75 Jahre Niedersachsen, das wollen wir heute feiern. Erwarten Sie aber bitte keine Grundsatzreden. Eine Ausnahme macht da vielleicht der Vortrag von Dr. Navid Kermani. Wir haben Herrn Dr. Kermani gebeten, den Blick über Niedersachsen hinaus auf die Rolle Deutschlands in der Welt zu richten. Lieber Dr. Kermani, wir freuen uns sehr auf Ihre Rede!“
Im Anschluss richtete Landtagspräsidentin Gabriele Andretta (SPD) einige Grußworte an die Anwesenden: „Eines sollten wir ganz besonders feiern: Die Gründung Niedersachsens war eine entscheidende Weichenstellung für den Weg unseres Landes in die Demokratie. Frieden, Freiheit, Vielfalt und Versöhnung – dafür ist die Demokratie in Niedersachsen seit 75 Jahren ein Garant!“
Als gekonnte Zwischeneinlage zeigte dann auf der Bühne das Showteam des „Feuerwerks der Turnkunst“ dem begeisterten Publikum einen kurzen Ausschnitt aus seiner Turnshow. Das Team setzt sich zum größten Teil aus ehemaligen Athleten des Niedersächsischen Turner-Bundes zusammen und trainiert 3-5 Mal wöchentlich für den großen Auftritt bei Europas erfolgreichster Turnshow.
Die Festrede hielt der in Köln lebende freie Schriftsteller Dr. habil. Navid Kermani. Er ist habilitierter Orientalist und Mitglied der Deutschen Akademie für Sprache und Dichtung. Dr. Kermani wurde schon mit vielen Preisen ausgezeichnet. Dazu zählte der Kleist-Preis, der Hölderlin-Preis, der Joseph-Breitbach-Preis sowie der Friedenspreis des Deutschen Buchhandels.

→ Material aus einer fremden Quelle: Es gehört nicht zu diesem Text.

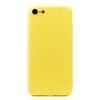 Чехол-накладка Activ Full Original Design для "Apple iPhone 7/iPhone 8/iPhone SE 2020" (yellow)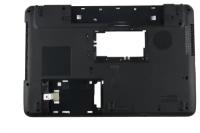 Поддон, нижний корпус для Toshiba Satellite C650, C650D, C655, C655D, два винта (B0444201, B0452105I100), D-cover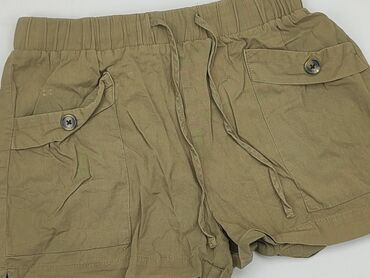 krótkie spodenki z długich spodni: Shorts, House, XS (EU 34), condition - Very good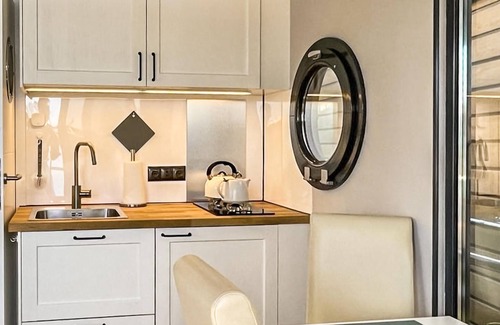 Ophoven Boat Rental | Stunning ship in Ophoven with WiFi
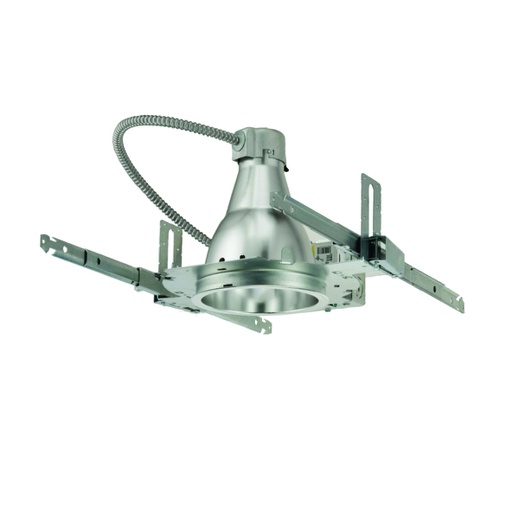 [ILU.01.677] [AFV-26DTT-4AR-ADDE] GOTHAM Spot LED redondo dimerizable 4" 1X26W DTT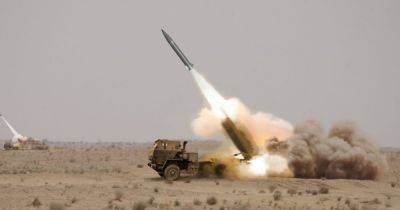 Армия США получила первые боевые образцы баллистических ракет малой дальности PrSM - focus.ua - США - Украина - Ракеты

In seiner Rede schlug er einen Bogen zwischen dem vor kurzem gescheiterten Militäreinsatz in Afghanistan und der militärischen Situation, die zur Entstehung von Niedersachsen vor 75 Jahren geführt hatte. Er mahnte die Verschlechterung für die Bevölkerung in Afghanistan an, vom Ende einer Mission, die nur rund 20 km entfernt auf dem Fliegerhorst Wunstorf vor kurzem ihr Ende fand. Dr. Kermani hierzu: „Auch die Gründung des Bundeslandes Niedersachsen am 1. November 1946 verdankt sich einem ausländischen Militäreinsatz und erfolgte durch eine Besatzungsmacht. Das heißt, wir feiern heute den phänomenalen Erfolg einer militärischen Intervention. Und wir sahen vor zwei Monaten zwanzig Kilometer entfernt das Ende einer spektakulär gescheiterten militärischen Intervention.“ Seine Worte und der gezogene Vergleich stimmten so manchen bei dem Festakt nachdenklich.
Als Ausgleich trat dann auf der Bühne Dietmar Wischmeyer auf, den die Niedersachsen eher als „Günther, der Treckerfahrer“ aus dem Rundfunk kennen. Seine typische Art zeigte – einen Niedersachsen kann einfach nichts aus der Ruhe bringen. Sein Vergleich, die Rheinländer wären zwar lustig, die Niedersachsen aber hätten Humor, löste bei den Zuschauern Beifall aus.
Den Abschluss des Festaktes bildete die vom Niedersächsischen Jugendsymphonieorchester gespielte Nationalhymne unter dem Dirigat von Stephan Zilias.